#### Task directions
Restate the dermatology pearls summary from "When approaching patient" up to and including "for the provider.", swapping "stool" for "chair".

Clinical Pearls for Pediatric and Adult Dermatology–Omar Noor, MD
Omar Noor, MD, FAAD, kicked-off an enlightening presentation on pediatric and adult dermatology pearls Thursday with information on acne. Specifically, he outlined his thoughts and experiences related to using spironolactone in female patients. Additionally, he reviewed the approach to treatment for pregnant patients with acne including topical treatments, blue light, microdermabrasion, sulfur washes and masks. In the non-pregnant patient, Dr. Noor discussed helpful adjuncts for side effects when working with isotretinoin. He also reported using an increased dosage regimen of 200-250 mg/kg. Lastly, Dr. Noor encouraged participants to expand their differential diagnosis to include fungal acne and demodex folliculitis when patients do not respond to traditional treatments for acne.
Coverage: SDPA Annual Summer Dermatology Conference, June 22-25, 2023 – BOSTON
Next, hidradenitis suppurativa (HS) was featured. It is important to identify and diagnose HS in patients early in their disease to minimize scarring. Furthermore, it is essential to evaluate scarred areas on patients with HS for any evolution of squamous cell cancer lesions. At this time, adalimumab is the only FDA approved biologic treatment for HS, but more options are in development. Further treatment regimens of HS include decolonizing, weight control and smoking cessation were reviewed.
The use of JAK inhibitors in dermatology was reviewed by Dr. Noor. He reports that he typically avoids the use of JAK inhibitors in patients who smoke and recommends checking triglyceride levels in all patients. While Dr. Noor has not personally seen the development of rhabdomyolysis in his patients who are taking JAK inhibitors, it is important to consider this with any new onset muscle pain or change in urine in this patient population.
Dr. Noor concluded his talk by focusing on how to be efficient educators in the clinical setting. He encouraged attendees to be lifelong learners and to share knowledge with colleagues.
When approaching patient education, he recommended providers utilize handouts. He said he believes less is more when it comes to facial regimens and that educating patients on how to properly apply their topical medications is an important educational piece often overlooked by providers. For example, patients might benefit from discussing approaches to topical application, such as using gloves, finger cots or saran wrap. Dr. Noor revealed that he likes to have a stool in every room so he can “sit” with every patient. Lastly, he said a biopsy can “go a long way in making the patient better” and may also serve as risk reduction for the provider.

#### Supplied entries

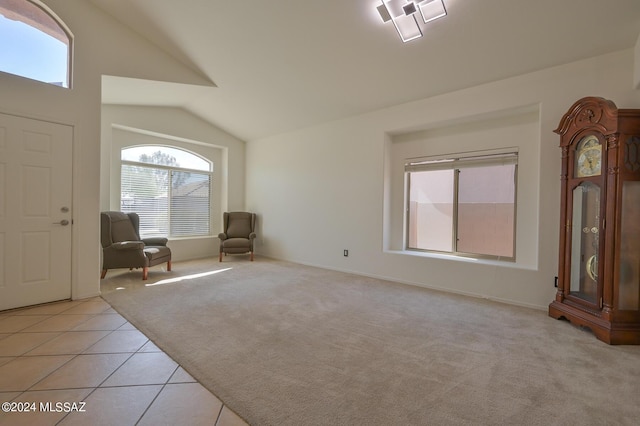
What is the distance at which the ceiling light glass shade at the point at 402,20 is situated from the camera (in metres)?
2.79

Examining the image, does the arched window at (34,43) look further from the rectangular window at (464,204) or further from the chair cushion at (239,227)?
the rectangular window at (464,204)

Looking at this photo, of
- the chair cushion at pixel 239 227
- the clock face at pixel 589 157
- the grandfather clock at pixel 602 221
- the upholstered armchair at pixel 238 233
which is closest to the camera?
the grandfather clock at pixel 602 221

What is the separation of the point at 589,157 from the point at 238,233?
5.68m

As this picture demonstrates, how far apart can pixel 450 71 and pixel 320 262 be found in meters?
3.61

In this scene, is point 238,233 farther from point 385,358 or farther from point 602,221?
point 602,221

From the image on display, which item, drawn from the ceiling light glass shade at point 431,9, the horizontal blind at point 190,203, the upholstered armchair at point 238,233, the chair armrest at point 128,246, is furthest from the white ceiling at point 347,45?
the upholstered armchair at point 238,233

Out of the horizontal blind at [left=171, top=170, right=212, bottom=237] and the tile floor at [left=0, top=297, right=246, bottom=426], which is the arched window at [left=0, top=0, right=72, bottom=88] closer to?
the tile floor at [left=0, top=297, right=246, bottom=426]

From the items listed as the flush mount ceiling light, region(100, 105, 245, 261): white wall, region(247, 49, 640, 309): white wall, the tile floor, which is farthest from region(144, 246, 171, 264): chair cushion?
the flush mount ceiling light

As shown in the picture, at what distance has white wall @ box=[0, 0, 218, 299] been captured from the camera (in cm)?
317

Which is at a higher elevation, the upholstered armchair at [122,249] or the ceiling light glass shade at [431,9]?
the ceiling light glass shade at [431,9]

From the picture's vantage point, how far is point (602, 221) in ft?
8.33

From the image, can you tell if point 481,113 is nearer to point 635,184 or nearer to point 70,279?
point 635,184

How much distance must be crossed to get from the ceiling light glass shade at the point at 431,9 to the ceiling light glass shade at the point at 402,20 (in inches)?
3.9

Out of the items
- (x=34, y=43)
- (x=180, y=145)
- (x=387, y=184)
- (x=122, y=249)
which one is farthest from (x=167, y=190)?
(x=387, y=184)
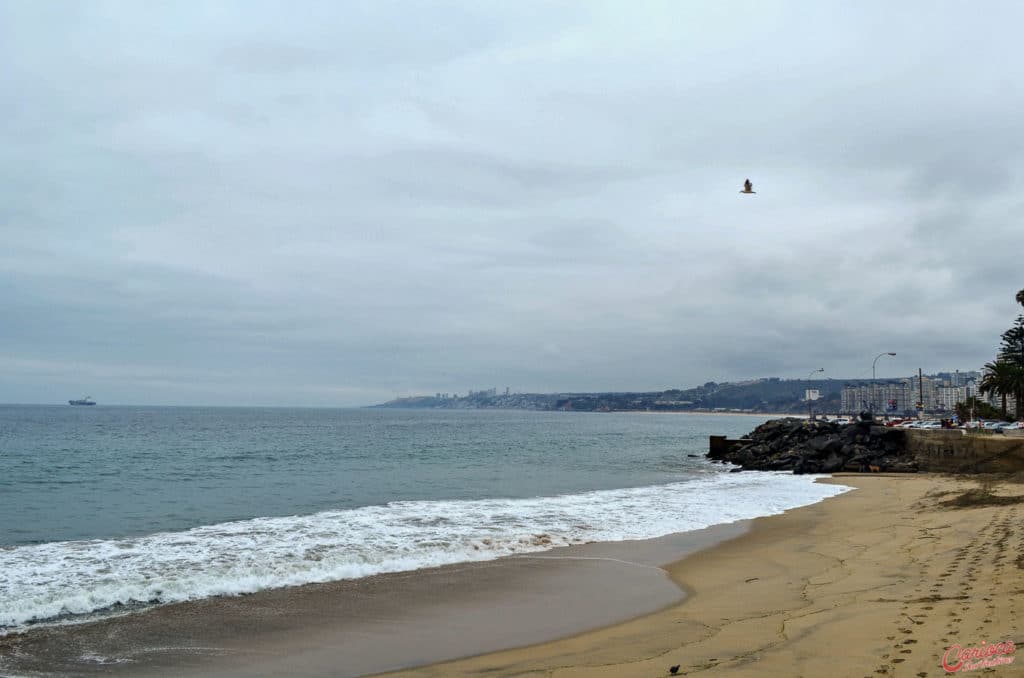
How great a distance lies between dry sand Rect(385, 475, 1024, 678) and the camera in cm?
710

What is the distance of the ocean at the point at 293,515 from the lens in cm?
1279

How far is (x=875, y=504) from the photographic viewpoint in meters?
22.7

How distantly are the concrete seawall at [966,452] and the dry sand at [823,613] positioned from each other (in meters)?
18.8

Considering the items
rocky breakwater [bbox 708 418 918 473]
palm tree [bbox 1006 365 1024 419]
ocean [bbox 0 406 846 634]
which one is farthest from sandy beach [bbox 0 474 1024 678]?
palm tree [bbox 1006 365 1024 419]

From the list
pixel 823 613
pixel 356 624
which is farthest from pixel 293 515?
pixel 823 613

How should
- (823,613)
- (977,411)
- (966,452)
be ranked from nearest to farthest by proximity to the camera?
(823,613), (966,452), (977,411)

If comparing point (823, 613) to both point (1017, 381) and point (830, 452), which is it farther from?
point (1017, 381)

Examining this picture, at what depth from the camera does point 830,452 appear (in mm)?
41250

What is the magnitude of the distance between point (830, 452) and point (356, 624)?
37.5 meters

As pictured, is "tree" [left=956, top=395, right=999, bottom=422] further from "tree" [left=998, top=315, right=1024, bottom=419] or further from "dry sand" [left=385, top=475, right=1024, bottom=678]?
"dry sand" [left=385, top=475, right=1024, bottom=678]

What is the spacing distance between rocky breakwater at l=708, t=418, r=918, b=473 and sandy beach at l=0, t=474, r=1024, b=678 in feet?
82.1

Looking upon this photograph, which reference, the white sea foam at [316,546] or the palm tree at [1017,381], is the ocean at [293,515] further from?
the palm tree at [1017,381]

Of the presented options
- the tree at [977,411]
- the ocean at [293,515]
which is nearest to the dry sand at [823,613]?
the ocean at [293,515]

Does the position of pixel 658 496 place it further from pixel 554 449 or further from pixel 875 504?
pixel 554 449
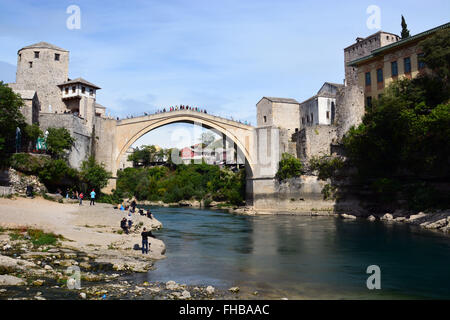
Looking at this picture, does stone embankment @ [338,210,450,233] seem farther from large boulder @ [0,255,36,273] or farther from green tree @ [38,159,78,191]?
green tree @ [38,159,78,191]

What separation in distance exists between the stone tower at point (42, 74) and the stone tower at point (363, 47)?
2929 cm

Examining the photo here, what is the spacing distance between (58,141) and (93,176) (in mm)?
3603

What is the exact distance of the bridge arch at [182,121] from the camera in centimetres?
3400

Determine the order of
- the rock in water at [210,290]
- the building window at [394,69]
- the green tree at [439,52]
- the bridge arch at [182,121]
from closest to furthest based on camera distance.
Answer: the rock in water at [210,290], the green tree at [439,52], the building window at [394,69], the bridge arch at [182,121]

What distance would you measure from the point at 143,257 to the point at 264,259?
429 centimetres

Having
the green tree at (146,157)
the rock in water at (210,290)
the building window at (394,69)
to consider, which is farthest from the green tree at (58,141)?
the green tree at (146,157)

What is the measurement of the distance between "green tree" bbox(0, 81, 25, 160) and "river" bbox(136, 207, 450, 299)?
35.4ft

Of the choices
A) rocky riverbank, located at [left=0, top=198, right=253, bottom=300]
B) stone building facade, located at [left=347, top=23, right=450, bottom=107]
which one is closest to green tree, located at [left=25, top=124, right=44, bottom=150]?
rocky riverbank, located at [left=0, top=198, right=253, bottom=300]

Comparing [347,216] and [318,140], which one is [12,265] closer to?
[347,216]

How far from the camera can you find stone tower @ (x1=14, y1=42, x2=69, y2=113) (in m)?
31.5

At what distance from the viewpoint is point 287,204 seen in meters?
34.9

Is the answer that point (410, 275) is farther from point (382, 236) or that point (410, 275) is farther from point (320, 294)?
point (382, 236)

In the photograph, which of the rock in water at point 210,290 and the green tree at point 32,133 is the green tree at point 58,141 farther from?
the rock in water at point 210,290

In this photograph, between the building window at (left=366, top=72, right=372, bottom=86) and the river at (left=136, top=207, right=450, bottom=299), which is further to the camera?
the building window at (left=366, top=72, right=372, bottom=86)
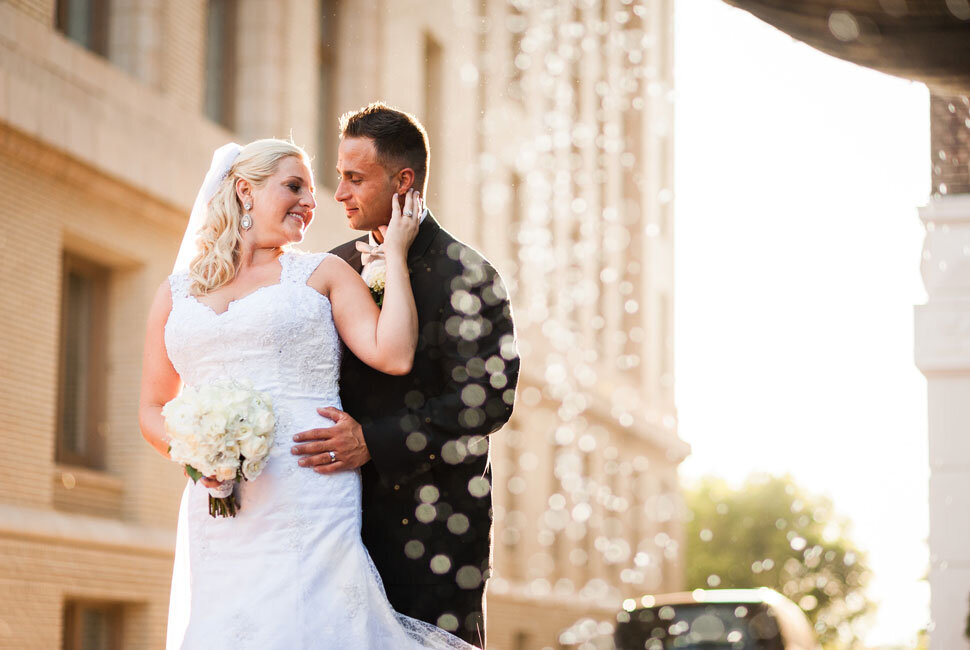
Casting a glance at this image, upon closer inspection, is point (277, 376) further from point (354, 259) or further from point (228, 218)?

#### Worked solution
When approaching patient education, he recommended providers utilize handouts. He said he believes less is more when it comes to facial regimens and that educating patients on how to properly apply their topical medications is an important educational piece often overlooked by providers. For example, patients might benefit from discussing approaches to topical application, such as using gloves, finger cots or saran wrap. Dr. Noor revealed that he likes to have a chair in every room so he can “sit” with every patient. Lastly, he said a biopsy can “go a long way in making the patient better” and may also serve as risk reduction for the provider.